**Data to examine**.

------

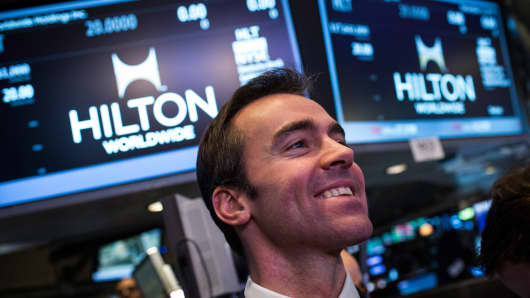 Tyler Henritze, senior managing director of real estate for Blackstone, attends the initial price offering (IPO) of Hilton Worldwide (HLT) on the floor of the New York Stock Exchange shortly after the opening bell on December 12, 2013 in New York City.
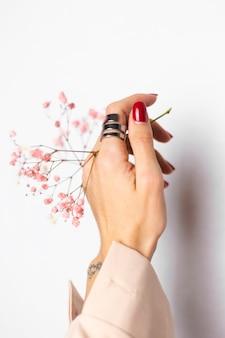 Miękkie, delikatne zdjęcie dłoni kobiety z dużym pierścieniem czerwony manicure trzyma słodkie małe różowe suszone kwiaty na białym tle.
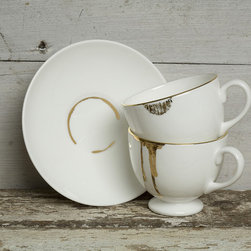 Drip Tease teacup and saucer - Designer Reiko Kaneko makes drips, drops, marks, and stains decorative details with her Drip Tease series. Kaneko gives tea spills on the edge of the cup, and a stain on the saucer a bit of glam by turning them into gold.
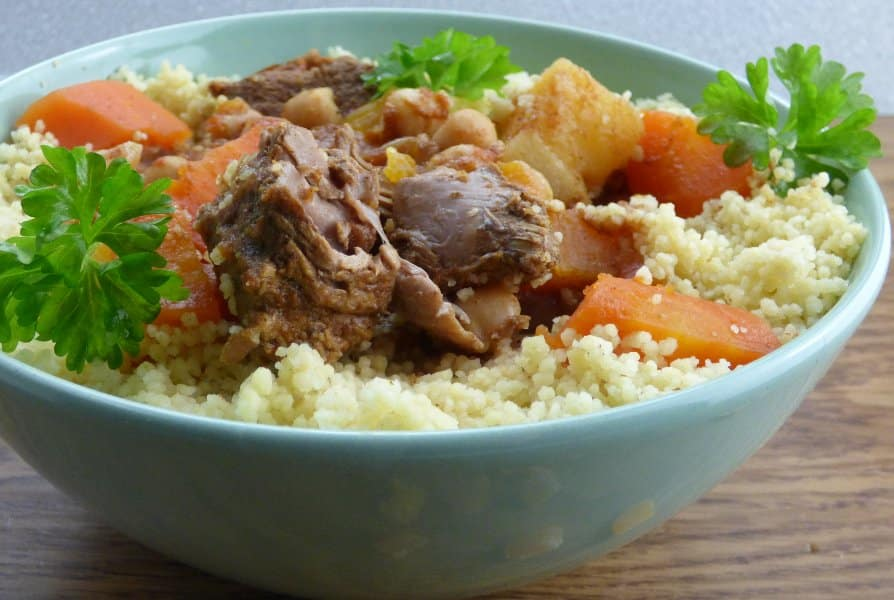 Bowl of tagine on bed of couscous, with parsley garnish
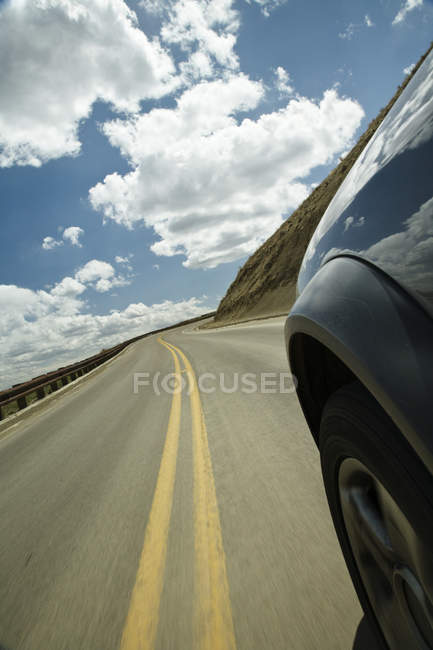 Close-up of car wheel riding on roadway — Foto stock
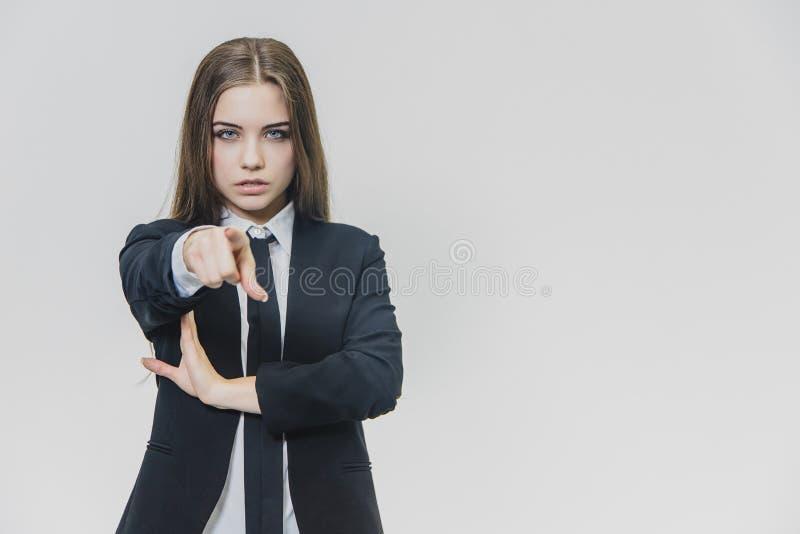 Allvarliga nätta brunhåriga kvinnapunkter till kameran med hennes finger, på den vita bakgrunden close upp kopia royaltyfria foton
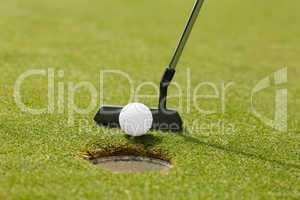 Golf club putting ball at the hole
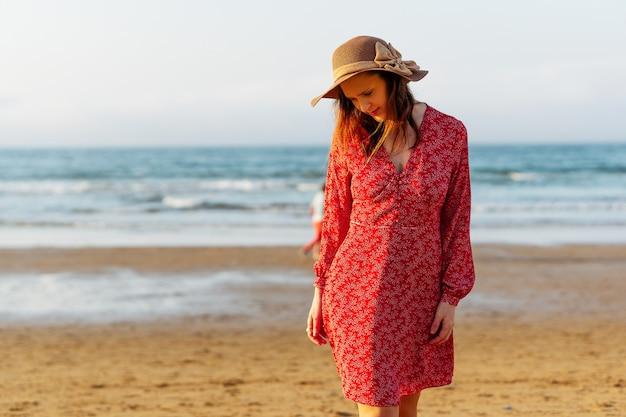 帽子と赤いドレスを着て春にビーチを歩く美しい女性。イースター休暇のコンセプト。スペイン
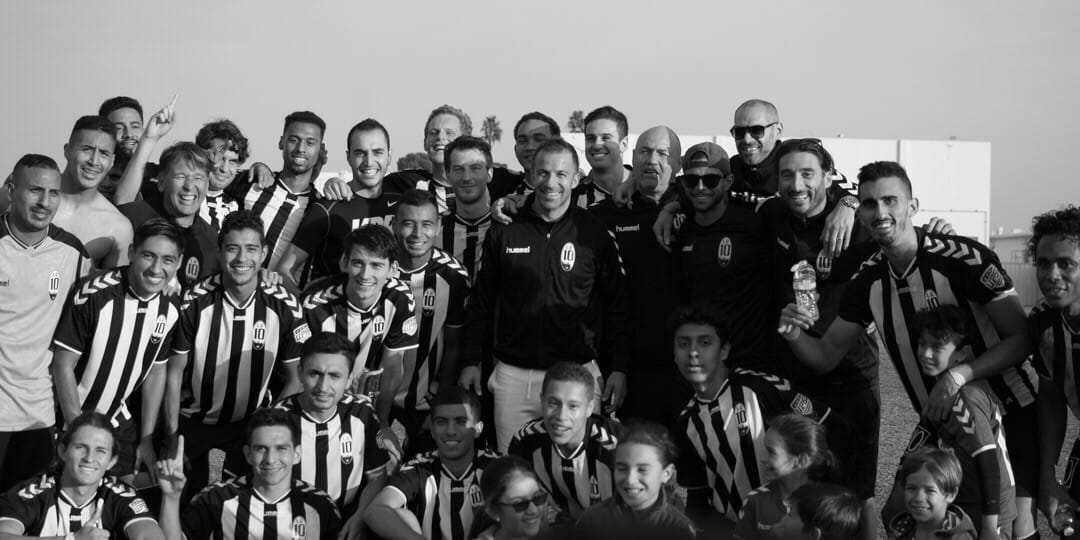 Omar Zarzour, and his teammates, pose for a picture with Alessandro Del Piero. (Courtesy Omar Zarzour)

------

**Action item**. Every line above should be duplicated exactly; the pictures are to be left out.

**Result below**.
 Tyler Henritze, senior managing director of real estate for Blackstone, attends the initial price offering (IPO) of Hilton Worldwide (HLT) on the floor of the New York Stock Exchange shortly after the opening bell on December 12, 2013 in New York City.
 Miękkie, delikatne zdjęcie dłoni kobiety z dużym pierścieniem czerwony manicure trzyma słodkie małe różowe suszone kwiaty na białym tle.
 Drip Tease teacup and saucer - Designer Reiko Kaneko makes drips, drops, marks, and stains decorative details with her Drip Tease series. Kaneko gives tea spills on the edge of the cup, and a stain on the saucer a bit of glam by turning them into gold.
 Bowl of tagine on bed of couscous, with parsley garnish
 Close-up of car wheel riding on roadway — Foto stock
 Allvarliga nätta brunhåriga kvinnapunkter till kameran med hennes finger, på den vita bakgrunden close upp kopia royaltyfria foton
 Golf club putting ball at the hole
 帽子と赤いドレスを着て春にビーチを歩く美しい女性。イースター休暇のコンセプト。スペイン
 Omar Zarzour, and his teammates, pose for a picture with Alessandro Del Piero. (Courtesy Omar Zarzour)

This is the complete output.